HOW TO COMPLETE THIS TASK: Please output all the entries word for word, without the pictures.

[Web page caption snippets]
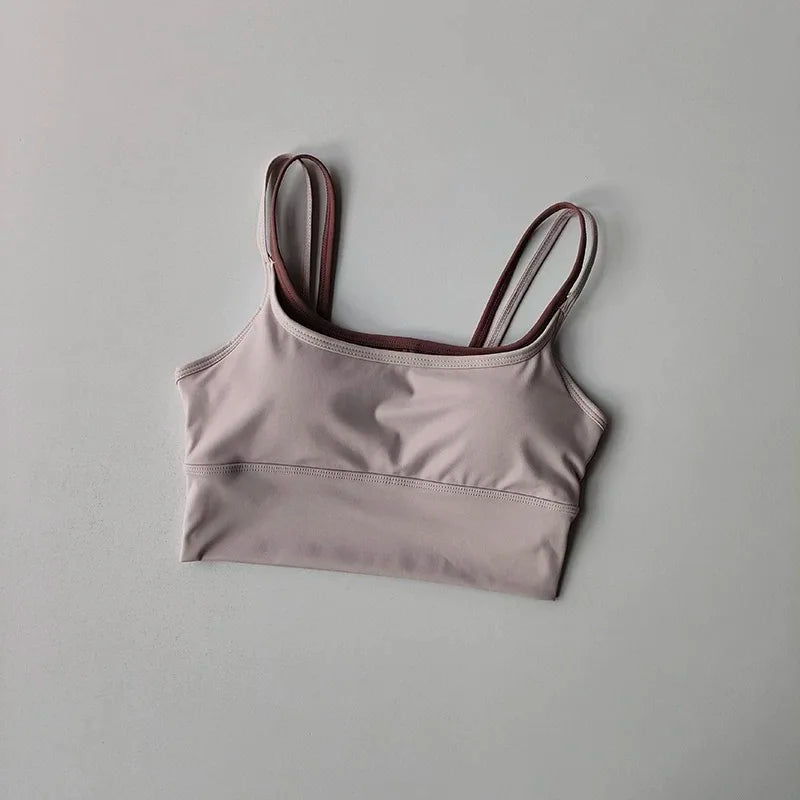 Women's Padded Sports Bra – Shockproof Support Yoga Fitness Top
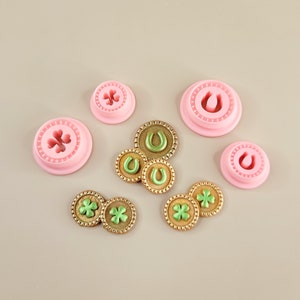 St Patrick&#39;s Day Lucky Coin Clay Cutters | Irish Gold Coins | Lucky Charms | Clay Cutters | Polymer Clay Cutter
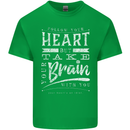 Take Your Heart With You Slogan Kids T-Shirt Childrens Irish Green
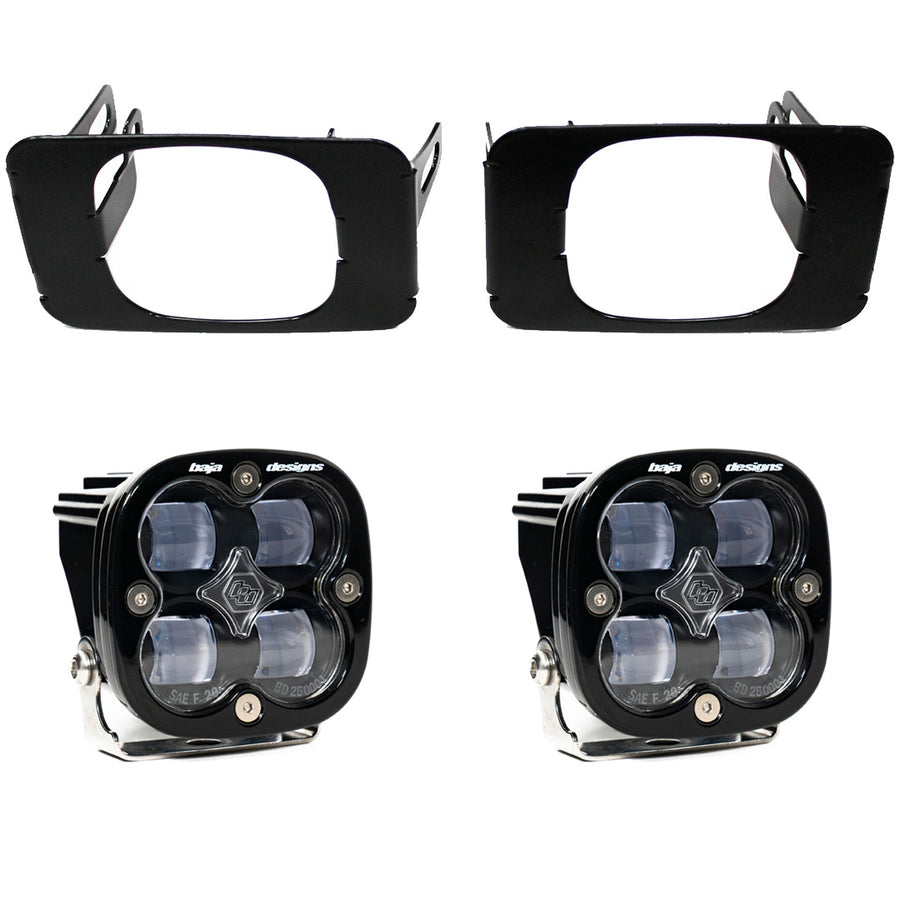 Kit de luces/faros de niebla Baja Designs Ford Squadron SAE Fog Pocket Light Kit - Ford 2015-20 F-150; 2017-22 F-250/350 Super Duty (Light Pattern: SAE Fog, Color: Clear)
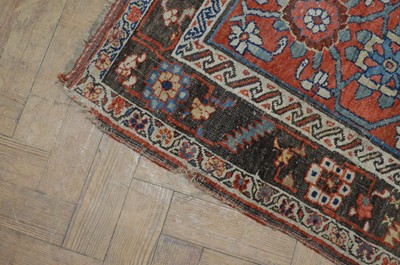 Lot 475 - Late 19th-century Persian carpet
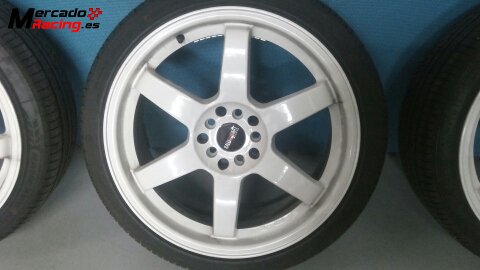 Llantas tipo compomotive 18  con neumáticos nuevos incluidos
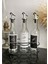 Üçlü Siyah Metal Standlı Yağlık Sosluk Stand 375 ml Şişeli Etiketli 1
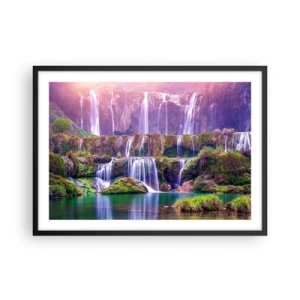 Poster in een zwarte lijst - Trap naar de hemel - 70x50 cm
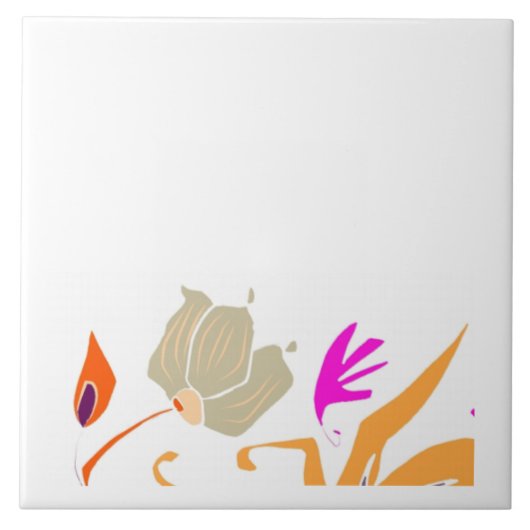 Zen tuin keramische Tegel Tegeltje (Voorkant)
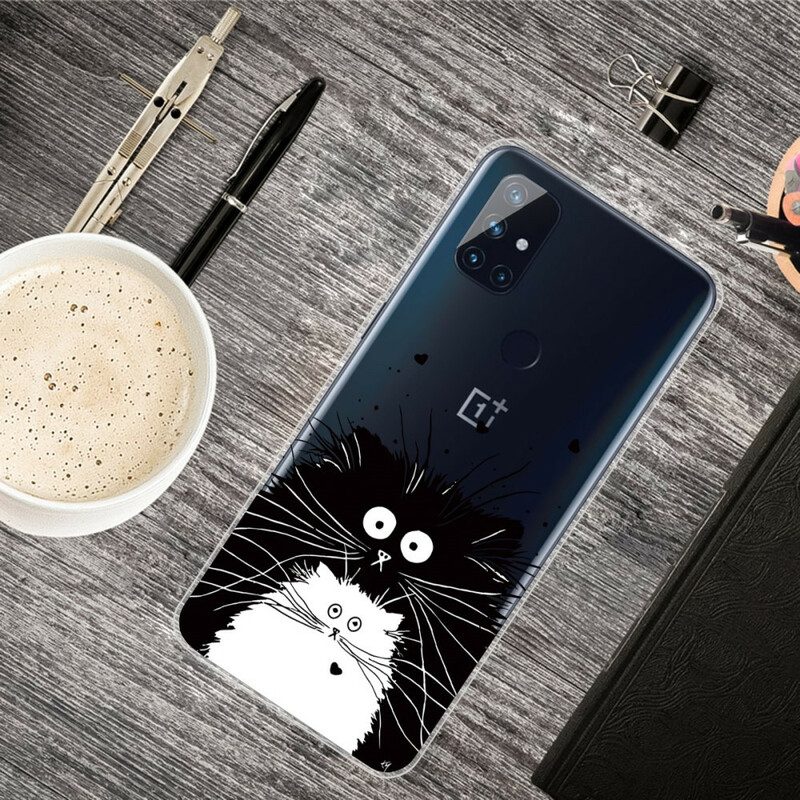 Hoesje voor OnePlus Nord N100 Kijk Naar De Katten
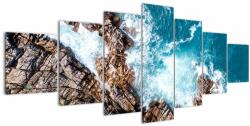 Mivali Tablou cu stânci și mare, din șapte bucăți 210x100 cm (V021184V210100)
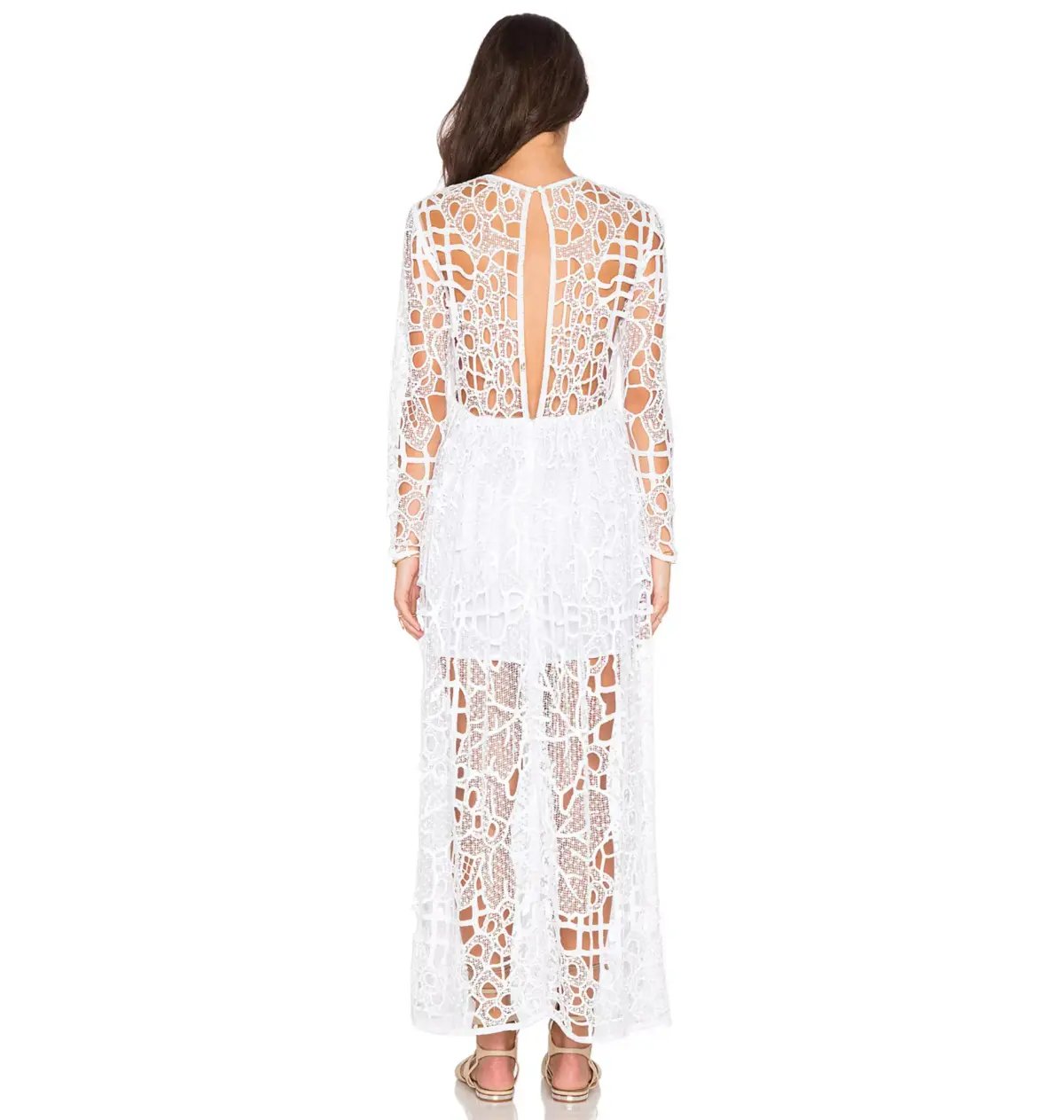 Alice McCall Burning Love Dress in White Leaf Size AU 8 photo 2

TASK ANSWER:
 Women's Padded Sports Bra – Shockproof Support Yoga Fitness Top
 St Patrick&#39;s Day Lucky Coin Clay Cutters | Irish Gold Coins | Lucky Charms | Clay Cutters | Polymer Clay Cutter
 Take Your Heart With You Slogan Kids T-Shirt Childrens Irish Green
 Kit de luces/faros de niebla Baja Designs Ford Squadron SAE Fog Pocket Light Kit - Ford 2015-20 F-150; 2017-22 F-250/350 Super Duty (Light Pattern: SAE Fog, Color: Clear)
 Lot 475 - Late 19th-century Persian carpet
 Llantas tipo compomotive 18  con neumáticos nuevos incluidos
 Üçlü Siyah Metal Standlı Yağlık Sosluk Stand 375 ml Şişeli Etiketli 1
 Poster in een zwarte lijst - Trap naar de hemel - 70x50 cm
 Zen tuin keramische Tegel Tegeltje (Voorkant)
 Hoesje voor OnePlus Nord N100 Kijk Naar De Katten
 Mivali Tablou cu stânci și mare, din șapte bucăți 210x100 cm (V021184V210100)
 Alice McCall Burning Love Dress in White Leaf Size AU 8 photo 2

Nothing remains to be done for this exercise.